**Directions:** In the text on habits, in which area of the brain is a pattern linking action and satisfaction filed away?

Excerpt to read Block Start

We have been talking about making room, if and when we make room what will fill the space left, remember our natural abhors a vacuum
Our wellness challenge for the month of January encourages us to be conscience of the rhythms of our souls
I suggest that the practice of the Spiritual Disciplines could be or should be part of our soul rhythms
That not only would these disciplines fill the room that has been made, but invade the space, and make room for themselves

Exploring Habits

A lot of research and scientific study has been given to this area of habits

Excerpt from Healthline on where habits come from

But where do habits come from?
Your sensory nervous system is always monitoring for actions you can take that will deliver a hit of dopamine, the brain’s reward chemical. We’re wired to seek out pleasure.
“Any habit we develop is because our brain is designed to pick up on things that reward us and punish us,” explains Dr. Sanam Hafeez, a clinical psychologist and neuropsychologist based in New York City.
When your brain recognizes a pattern, such as a connection between action and satisfaction, it files that information away neatly in an area of the brain called the basal ganglia. This is also where we develop emotions and memories, but it’s not where conscious decisions are made — that’s the prefrontal cortex.
This may be what makes habits so hard to break. They come from a brain region that’s out of your conscious control, so you’re barely aware you’re doing them, if at all.

Excerpt to read Block End
Records shown Block Start

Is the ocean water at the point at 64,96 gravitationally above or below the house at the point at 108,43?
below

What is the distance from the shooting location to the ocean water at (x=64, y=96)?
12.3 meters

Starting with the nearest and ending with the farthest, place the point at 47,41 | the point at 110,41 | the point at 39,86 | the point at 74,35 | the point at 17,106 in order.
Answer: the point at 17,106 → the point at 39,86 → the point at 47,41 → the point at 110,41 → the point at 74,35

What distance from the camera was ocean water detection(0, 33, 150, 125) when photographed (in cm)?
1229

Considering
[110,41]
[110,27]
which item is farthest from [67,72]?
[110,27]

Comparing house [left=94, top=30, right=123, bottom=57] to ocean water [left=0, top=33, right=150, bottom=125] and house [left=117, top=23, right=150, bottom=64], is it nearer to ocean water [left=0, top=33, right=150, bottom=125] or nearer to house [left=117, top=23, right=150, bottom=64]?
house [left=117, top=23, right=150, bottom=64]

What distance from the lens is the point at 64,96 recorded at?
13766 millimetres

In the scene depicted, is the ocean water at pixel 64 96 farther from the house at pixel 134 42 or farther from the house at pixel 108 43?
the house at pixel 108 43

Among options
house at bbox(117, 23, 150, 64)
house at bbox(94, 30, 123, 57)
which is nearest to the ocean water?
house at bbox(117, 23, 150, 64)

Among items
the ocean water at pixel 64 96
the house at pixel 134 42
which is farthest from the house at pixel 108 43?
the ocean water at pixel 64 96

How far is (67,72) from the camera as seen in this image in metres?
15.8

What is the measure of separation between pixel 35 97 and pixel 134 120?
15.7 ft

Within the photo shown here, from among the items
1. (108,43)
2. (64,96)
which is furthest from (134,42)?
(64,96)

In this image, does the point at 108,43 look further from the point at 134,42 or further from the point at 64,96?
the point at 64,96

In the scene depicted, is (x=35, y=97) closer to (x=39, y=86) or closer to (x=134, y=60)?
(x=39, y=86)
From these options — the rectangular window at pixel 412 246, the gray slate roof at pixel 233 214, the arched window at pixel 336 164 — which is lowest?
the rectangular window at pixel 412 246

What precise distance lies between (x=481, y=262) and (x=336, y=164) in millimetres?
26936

Records shown Block End

**Response for this exercise:** The basal ganglia.